-- WHAT THIS EXERCISE ASKS --
1) In the passage on law firm compensation, why have many firms' changes meant to reward collaboration not gone far enough?
2) Continue the passage on law firm compensation, picking up after its final sentence.

-- SELECTION --

## start

Law firm compensation systems traditionally reward individual effort as opposed to collaborative and team-based behaviors. When a firm’s compensation system doesn’t align with the behaviors it wants to encourage, more often than not, the lawyers will act in accordance with what the compensation system rewards rather than what the firm says it values.

What Most Law Firm Compensation Systems Reward

Most law firm compensation systems were built to reward individual achievement over collaborative efforts, resulting in a system in which the focus is on individual, over firm-wide, profitability. While rewards are large for individual hours billed and new cases or clients brought to a firm, few law firms have any significant component of compensation that rewards collaborative activities, including those that promote the firm and other lawyers within the firm, mentoring, or helping other firm partners land or retain clients.

Law firm compensation plans that are based on “eat what you kill,” lockstep programs that reward longevity over performance, and origination credit that outlasts its usefulness and rewards lawyers more for finding clients than for servicing them, are all compensation systems that undermine collaboration and are potentially detrimental to clients.

Law firms that reward partners for hours billed, and measuring partner profitability by a partner’s individual work, rather than the work of their entire team or practice group leads to non-collaborative behaviors. Partners hoard work, which robs less senior lawyers on the team of opportunities to learn and grow, and to bill their own hours. Clients get over-charged for work that could be competently performed by someone at a lower billable rate. Partners spend more time billing hours and less (if any) time mentoring team members.

Compensation Systems that Promote Collaboration

While some law firms have tried to modify their compensation systems to reward more collaborative behaviors, many of these changes have not gone far enough, because they reward inputs, rather than outputs. Similar to rewarding billable hours, rather than billables collected, rewarding inputs such as time spent on collaborative activities, rather than the outcomes achieved as a result, leaves these systems subject to abuse.

## end

-- RECORD SET --

## start

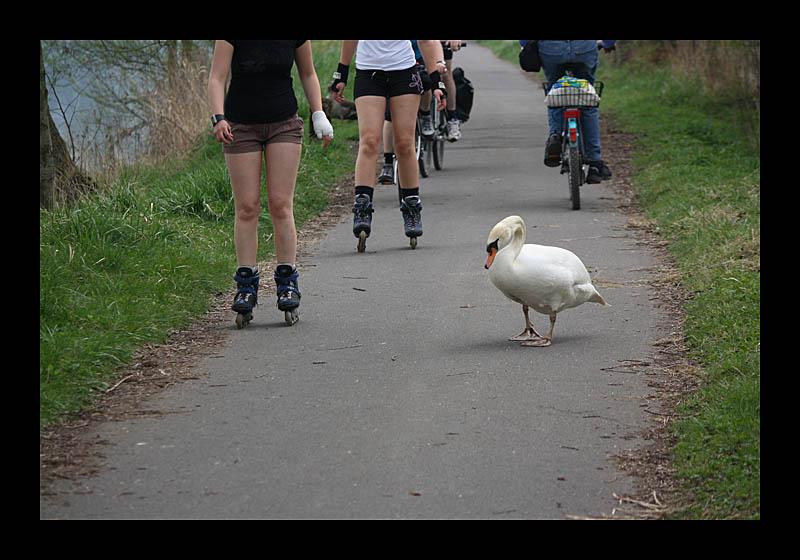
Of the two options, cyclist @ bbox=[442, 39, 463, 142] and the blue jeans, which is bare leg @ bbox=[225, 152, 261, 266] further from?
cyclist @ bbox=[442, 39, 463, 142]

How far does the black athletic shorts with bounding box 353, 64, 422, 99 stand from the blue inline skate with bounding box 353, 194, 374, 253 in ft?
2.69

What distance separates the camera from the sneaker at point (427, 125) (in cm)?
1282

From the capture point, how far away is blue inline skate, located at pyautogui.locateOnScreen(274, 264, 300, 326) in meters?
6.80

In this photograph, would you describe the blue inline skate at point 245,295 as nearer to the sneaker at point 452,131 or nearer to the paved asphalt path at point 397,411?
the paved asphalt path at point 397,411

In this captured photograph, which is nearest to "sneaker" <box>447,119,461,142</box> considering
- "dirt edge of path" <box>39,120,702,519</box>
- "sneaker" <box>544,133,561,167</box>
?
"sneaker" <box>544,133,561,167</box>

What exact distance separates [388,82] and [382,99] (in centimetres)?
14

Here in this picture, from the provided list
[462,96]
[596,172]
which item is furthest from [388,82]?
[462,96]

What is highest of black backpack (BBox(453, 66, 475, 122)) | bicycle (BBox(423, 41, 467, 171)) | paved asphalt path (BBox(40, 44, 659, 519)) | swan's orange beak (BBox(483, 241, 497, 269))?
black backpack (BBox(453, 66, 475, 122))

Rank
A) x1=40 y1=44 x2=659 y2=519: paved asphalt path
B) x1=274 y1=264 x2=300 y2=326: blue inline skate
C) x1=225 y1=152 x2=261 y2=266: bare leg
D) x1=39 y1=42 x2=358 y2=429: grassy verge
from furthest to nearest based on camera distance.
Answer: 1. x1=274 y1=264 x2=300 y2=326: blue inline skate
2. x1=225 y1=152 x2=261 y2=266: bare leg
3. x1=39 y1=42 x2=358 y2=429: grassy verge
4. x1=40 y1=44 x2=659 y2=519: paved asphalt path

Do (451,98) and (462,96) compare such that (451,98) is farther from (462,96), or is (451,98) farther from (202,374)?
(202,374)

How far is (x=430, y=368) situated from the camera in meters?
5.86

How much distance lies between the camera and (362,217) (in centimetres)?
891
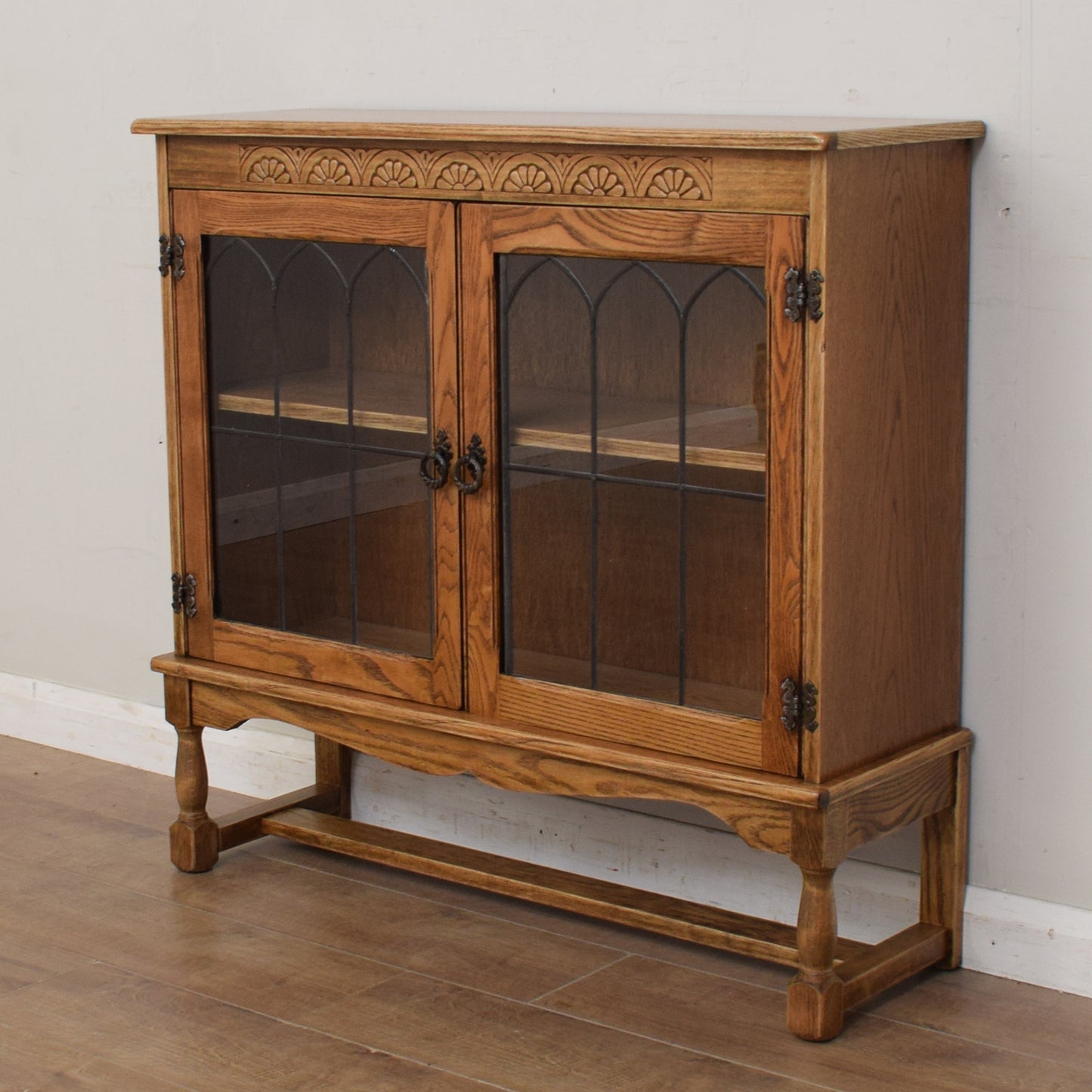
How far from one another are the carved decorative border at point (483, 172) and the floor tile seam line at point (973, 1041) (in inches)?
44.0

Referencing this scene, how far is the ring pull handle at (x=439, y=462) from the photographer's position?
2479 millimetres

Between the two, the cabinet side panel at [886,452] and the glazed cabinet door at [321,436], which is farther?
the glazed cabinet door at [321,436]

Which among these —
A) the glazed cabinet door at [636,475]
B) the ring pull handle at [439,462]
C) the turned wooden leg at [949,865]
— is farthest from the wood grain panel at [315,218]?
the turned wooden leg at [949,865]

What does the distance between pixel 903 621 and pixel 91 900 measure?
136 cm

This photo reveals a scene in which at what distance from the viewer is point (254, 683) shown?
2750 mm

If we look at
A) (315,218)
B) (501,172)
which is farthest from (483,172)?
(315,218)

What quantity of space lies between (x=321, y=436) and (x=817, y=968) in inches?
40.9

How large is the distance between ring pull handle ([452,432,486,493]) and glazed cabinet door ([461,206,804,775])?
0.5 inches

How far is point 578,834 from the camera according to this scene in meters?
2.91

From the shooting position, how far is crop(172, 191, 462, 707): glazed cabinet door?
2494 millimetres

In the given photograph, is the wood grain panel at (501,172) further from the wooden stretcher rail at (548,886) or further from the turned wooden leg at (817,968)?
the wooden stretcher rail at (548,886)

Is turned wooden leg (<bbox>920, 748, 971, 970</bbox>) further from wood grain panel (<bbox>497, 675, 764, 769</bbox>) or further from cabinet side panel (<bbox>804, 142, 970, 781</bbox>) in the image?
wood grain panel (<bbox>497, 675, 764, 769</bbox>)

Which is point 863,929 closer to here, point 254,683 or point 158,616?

## end

-- EXPECTED RESPONSES --
1) They reward inputs rather than outputs.

2)
Instead, law firms should incorporate outcomes into their compensation systems. For example, measuring and compensating client retention and satisfaction, not just increased revenue and profits from new clients, would go a long way toward signaling the importance of properly serving the firm’s clients and providing a well-rounded client experience, rather than just acquiring clients and not providing them with the service they deserve.

Jordan Furlong at Law21 agrees. He suggests that law firms “Tie a small (but annually rising) percentage of lawyer compensation to the results of client satisfaction surveys conducted during and after a client matter… Incorporate ‘client’s assessment of service and care’ into the lawyer compensation formula,” and says that firms that do so will “be amazed at how quickly you develop a solicitous and service-oriented legal workforce.”

In addition, firms can emphasize collaboration in reviews and compensation discussions, implement a peer review process capture information on collaborations, and reward lawyers who engage in collaborative efforts. Firms can also de-emphasize origination as a main source of partner revenue by allowing shared origination credit, tracking originations by team, rather than individuals, or sunsetting origination credits after a period of time.

Adjusting your firm’s compensation system isn’t the only way to foster collaboration and cross-selling with your firm. Make it easier for your partners to collaborate and to refer work to one another using ioRefer. Our interactive database helps attorneys looking for assistance on a particular project to quickly post and distribute staffing needs notices either within their law firm, and attorneys with extra capacity can search the database for projects they can contribute to.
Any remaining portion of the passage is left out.